Faisant suite à la mobilisation des Gilets jaunes, ce rapport de recherche revient sur le thème de la « fracture territoriale ». Dans une première partie, il s’attache à objectiver la redistribution des services publics depuis les années 1980 dans le département de la Somme, et ce grâce notamment à l’exploitation de deux sources gérées par l’Insee, à savoir l’inventaire communal et la base permanente des équipements. Il met en évidence, cartes à l’appui, un processus de repli géographique, au détriment des petites communes, de plusieurs équipements publics. Ce mouvement est frappant dans le cas des équipements disséminés historiquement suivant un maillage fin – gares « de proximité », bureaux de poste, casernes de pompiers, écoles primaires – mais il concerne aussi, par exemple, les maternités ainsi que plusieurs équipements implantés à l’échelle des cantons – fermeture de nombreuses trésoreries, de quelques gendarmeries, menaces sur certains collèges.
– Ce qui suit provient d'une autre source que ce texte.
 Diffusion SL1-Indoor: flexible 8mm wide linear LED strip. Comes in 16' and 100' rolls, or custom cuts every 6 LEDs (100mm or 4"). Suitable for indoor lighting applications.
Le rapport souligne ensuite un phénomène tout aussi important si ce n’est plus pour saisir l’organisation des services publics en zone rurale, à savoir leur externalisation sur des acteurs privés ou des collectivités territoriales – agences postales, bureaux de tabac, garages privés, structures associatives de médiation numérique… – et/ou sur les usagers eux-mêmes. Ainsi, concernant les services relevant de « l’administratif », la tendance est à l’ouverture de nombreux guichets mutualisés, « maisons de services au public » (MSAP) ou plus récemment lieux labellisés « France services ». Sans être véritablement « de proximité » – leur implantation se limite souvent, sauf dans le cas de services itinérants, aux principaux bourgs faisant office historiquement de pôles administratifs – ces « guichets » consistent parfois dans la simple mise à disposition de matériel informatique sans personnel dédié, comme dans le cas des MSAP postales. Même lorsqu’ils s’attachent à délivrer un service de meilleure qualité, ils emportent donc le risque d’une dualisation des services publics.
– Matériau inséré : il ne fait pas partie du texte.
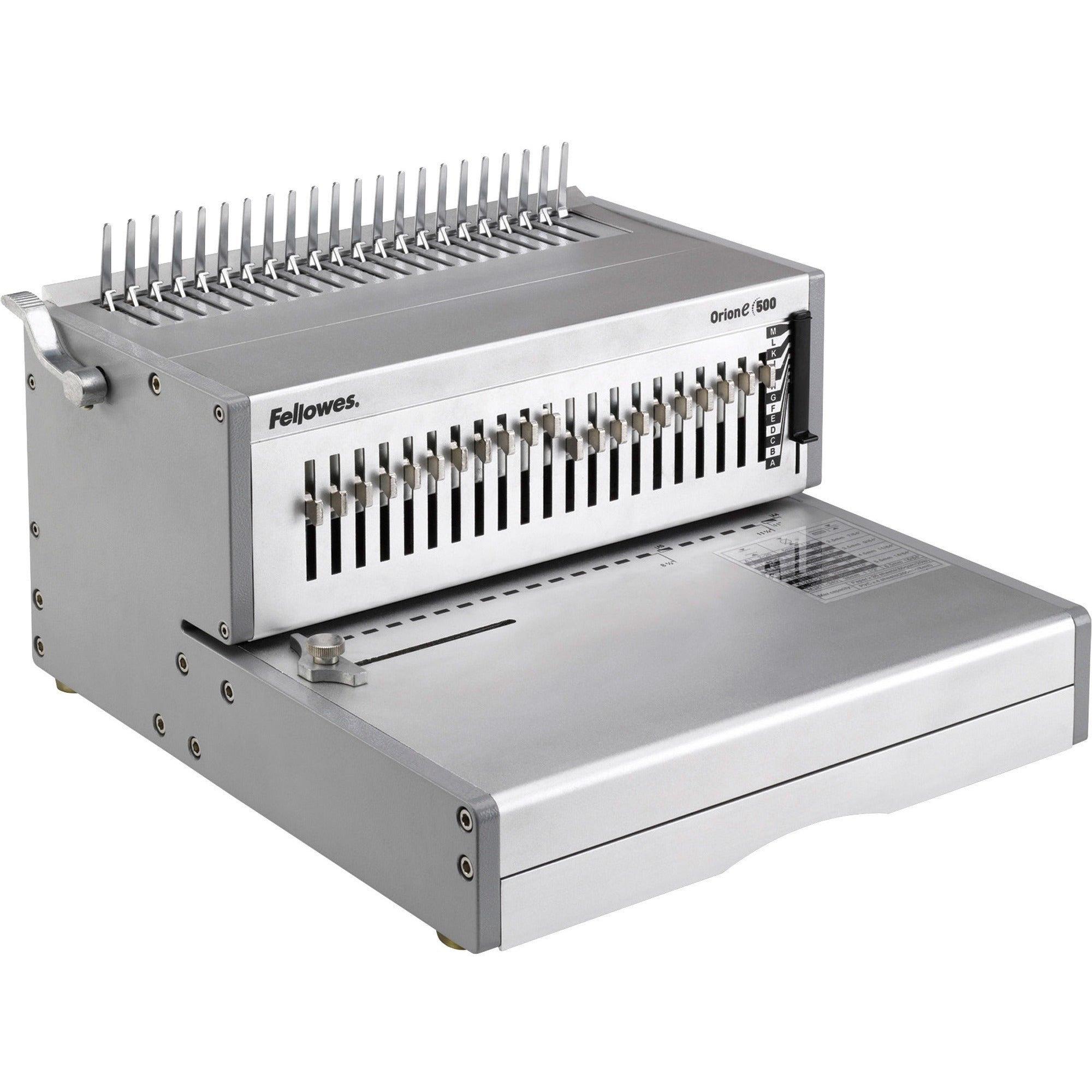 Fellowes Orion E 500 Electric Comb Binding Machine - 9.8" x 15.8" x 19.8" - Silver -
Basée sur l’analyse d’une quarantaine d’entretiens, mais aussi sur une large revue de littérature, la deuxième partie du rapport avance plusieurs pistes de réflexion concernant les effets de ces mouvements de repli sur les conditions de vie des classes populaires rurales. Tout en prenant ses distances avec des visions stéréotypées présentant les habitants des zones rurales comme les seules véritables victimes des processus à l’œuvre, visions instrumentalisées par les courants politiques réactionnaires cherchant à attiser la concurrence des malheurs, elle mobilise de nombreux témoignages qui attestent à tout le moins que, à l’heure de la supposée « simplification administrative », les contraintes associées aux démarches administratives n’ont pas disparu, loin de là. Les personnes rencontrées font en effet fréquemment état de difficultés d’accès au bon interlocuteur – et/ou de défaillances des téléprocédures – et aux droits correspondants, difficultés qui semblent redoublées dans le cas de ménages composés d’individus peu dotés en capital culturel, isolés – les démarches administratives sont souvent prises dans des formes de division du travail au sein des ménages ou d’échange avec le voisinage – confrontés à la précarité économique et aux difficultés de déplacement.